Statistical characteristics of electron precipitation into the atmosphere

  • Park, Mi-Young (Department of Astronomy and Space Science, Chungbuk National University) ;
  • Lee, Dae-Young (Department of Astronomy and Space Science, Chungbuk National University) ;
  • Cho, Jung-Hee (Department of Astronomy and Space Science, Chungbuk National University) ;
  • Shin, Dae-Kyu (Department of Astronomy and Space Science, Chungbuk National University) ;
  • Lee, Eun-Hee (Yonsei University Observatory, Yonsei University)
  • Published : 2013.10.08

Abstract

We studied the precipitation of magnetospheric energetic electrons into the Earth's atmosphere during magnetic storm times using precipitating electron flux data from the MEPED on board the NOAA Polar Orbiting Environmental Satellites (POES) low.altitude satellite, NOAA-16. We identified a total of 84 storm events between 2001 and 2012 using SYM-H index.
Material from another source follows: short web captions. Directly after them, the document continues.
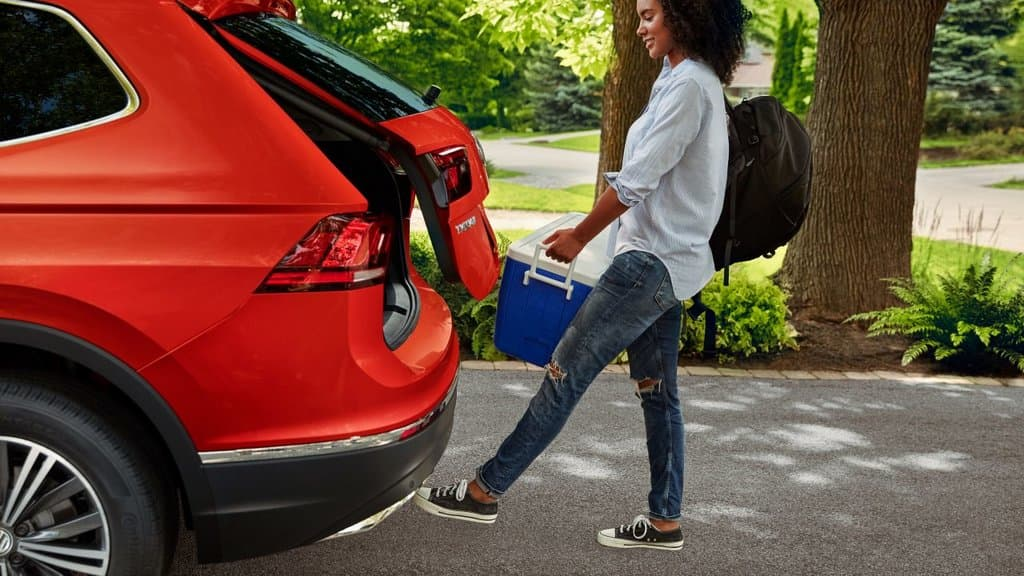 A woman loading her bags and beverage cooler into her 2018 Volkswagen Tiguan's trunk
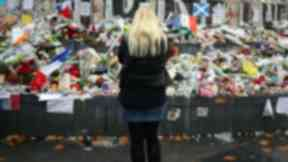 Woman looks at tributes to Paris terrorist attacks. Uploaded from PA November 18 2015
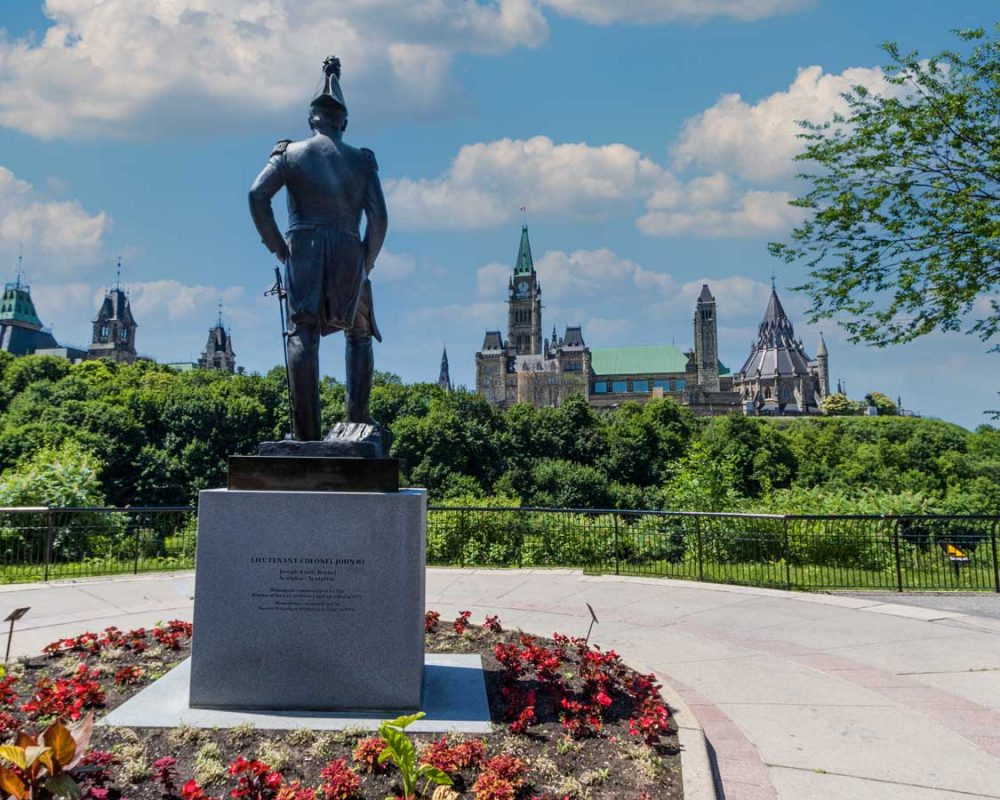 A statue overlooking the Canadian Parliament Buildings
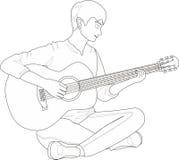 手指重点演奏锐利的吉他人 免版税库存图片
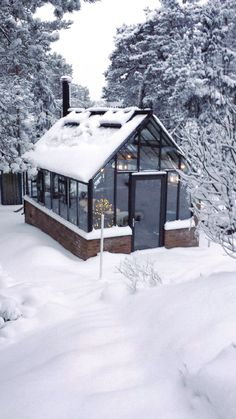 Snow and cold in northern Sweden. Inside the double glass Cape Cod Orangery it is around 20 degrees above zero when the fire is crackling in the stove. www.garden-greenhouse.se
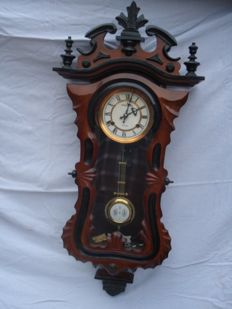 Wooden regulator clock with much carving – Period 1970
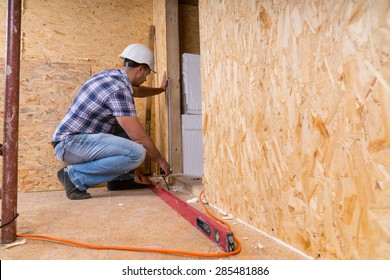 Male Construction Worker Builder Wearing White Hard Hat Measuring Door Frame with Tape Measure Inside Unfinished Home with Exposed Particle Plywood Boards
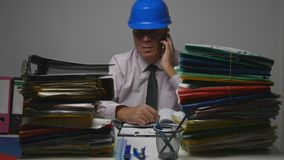 Engineer in Technical Archive Talking to Mobile Phone royalty free stock photography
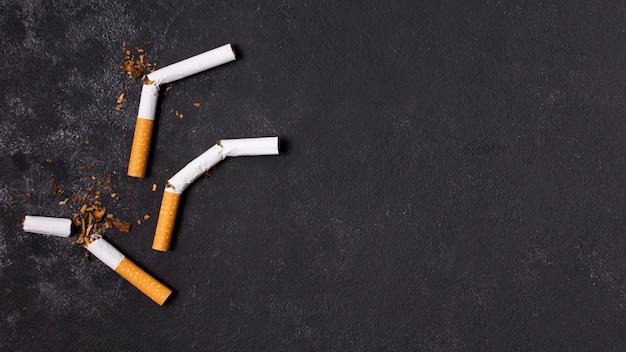 Gebrochene zigaretten auf stuckhintergrund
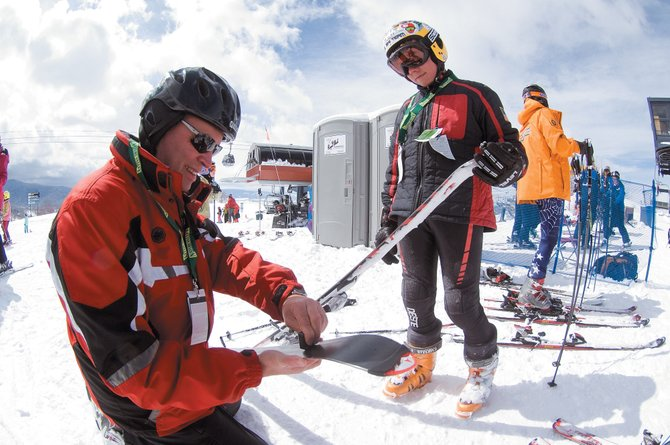 Eleven-year-old Alex Stojda watches as his father Mike fine-tunes his skis prior to Friday's race at the NASTAR National Championships at Steamboat Ski Area. The races drew 1,100 athletes to Steamboat Springs looking for national titles.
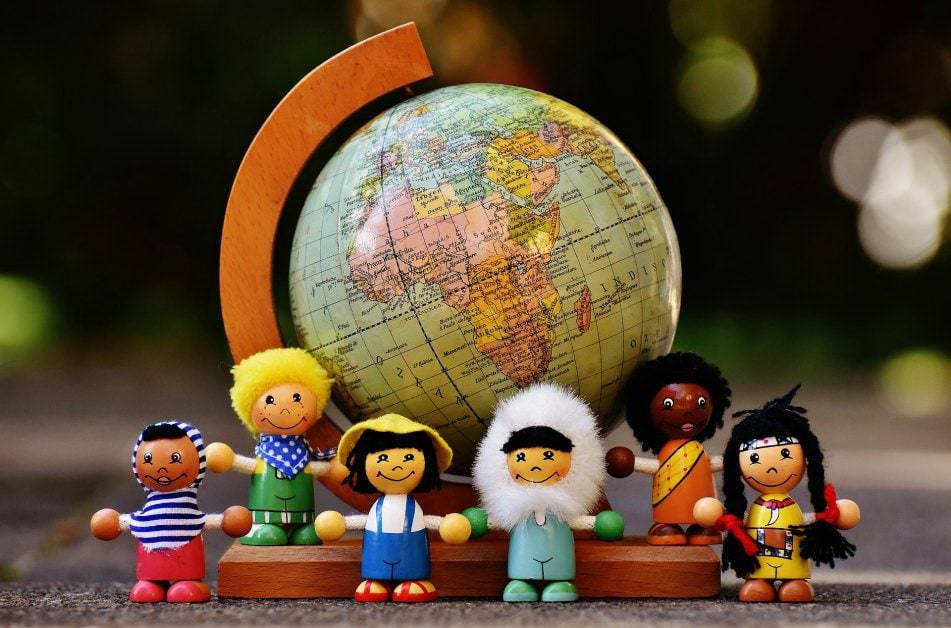 Small world dolls in front of world map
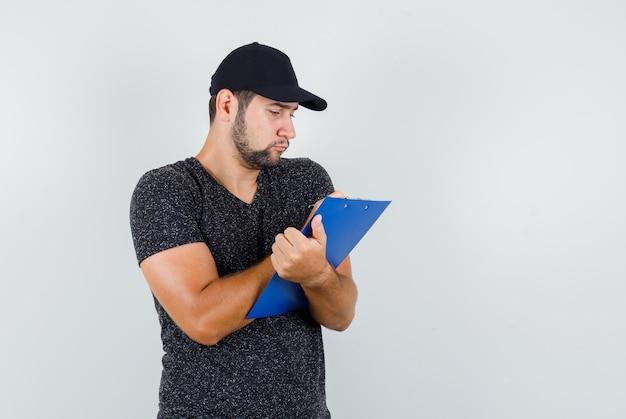 Bezorger die aantekeningen maakt op klembord in t-shirt en pet en bezig kijkt Gratis Foto
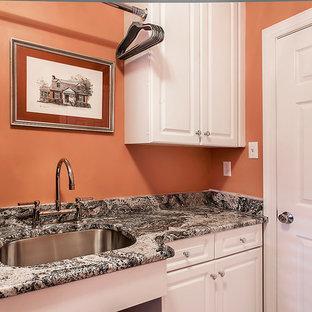 Bild på en liten vintage linjär tvättstuga enbart för tvätt, med en undermonterad diskho, skåp i shakerstil, vita skåp, granitbänkskiva, orange väggar, klinkergolv i porslin och en tvättmaskin och torktumlare bredvid varandra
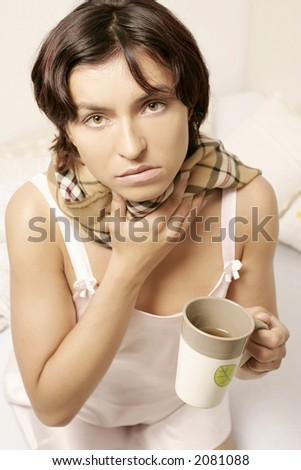 young woman, girl in a scarf drinking tea from a mug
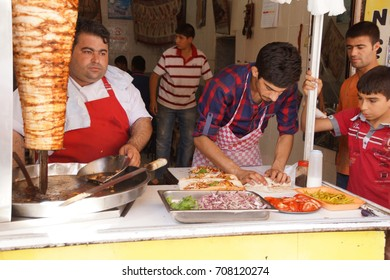 URFA, TURKEY - JUN 8, 2014 - Vendor prepares doner kebab  in Urfa bazaar,  Turkey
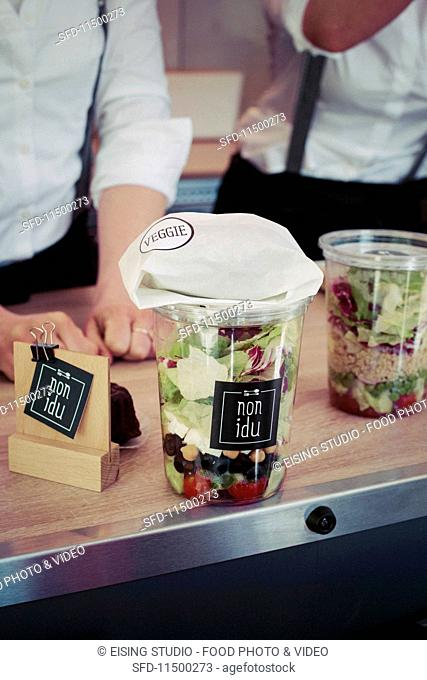 A layered take-away salad on a counter in a food truck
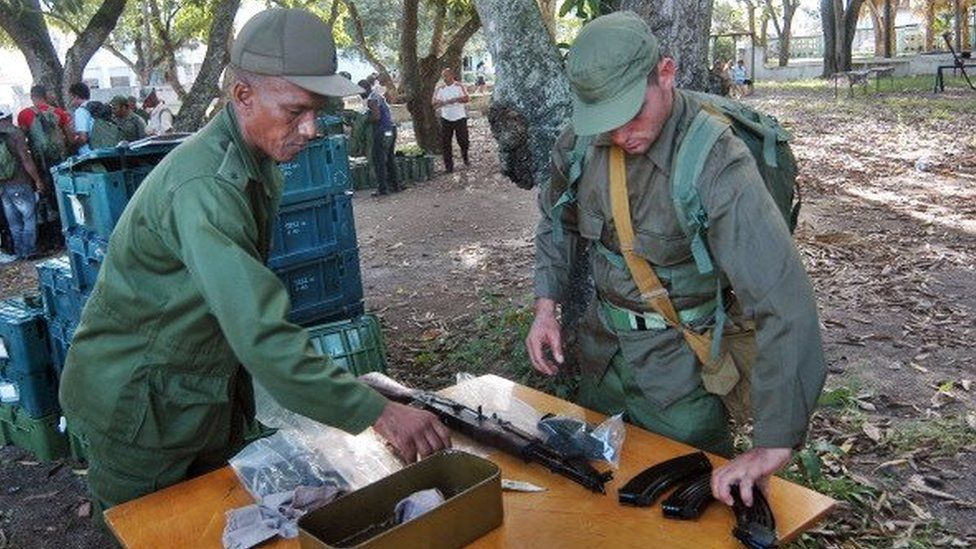 Members of an Infantry Company of the Cuban Revolutionary Armed Forces (FAR), receive weapons as part of the Bastion 2013 military exercises in Ciego de Avila province, Cuba on November 19, 2013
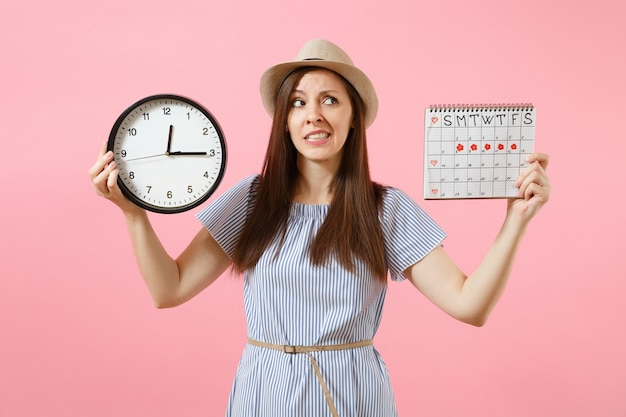 Shocked confused sad woman in blue dress holding round clock, periods calendar for checking menstruation days isolated on trending pink background. medical healthcare gynecological concept. copy space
We have done a superposition of precipitating electron fluxes for each of three energy ranges (i.e., e1: > 30 keV, e2: > 100 keV, e3: > 300 keV) for the identified storm times. The results show that the fluxes start to increase before the main phase of storm for all energy ranges and reach a maximum level just before the time of SYM-H minimum value. The precipitation timescales are energy-dependent, being shorter for lower energy, ~4.67 hours for e1, ~7.93 hours for e2 and ~26.5 hours for e3. The precipitating fluxes decline during the recovery phase of the storms. We examined the L shell dependence of the precipitating electron flux during the main phase. We found that statistically the precipitation fluxes are dominantly seen at L of ~ 3-4 or higher. This L value roughly corresponds to the plasmapause location during the main phase. Thus the results imply that the electron precipitation mainly occurs outside of the plasmapause. In addition, we classified the storm events by their strength and examined the dependence of precipitation on storm intensity. We found that the electron precipitation occurs on a faster time scale and penetrate into inner L shell region for a stronger storm.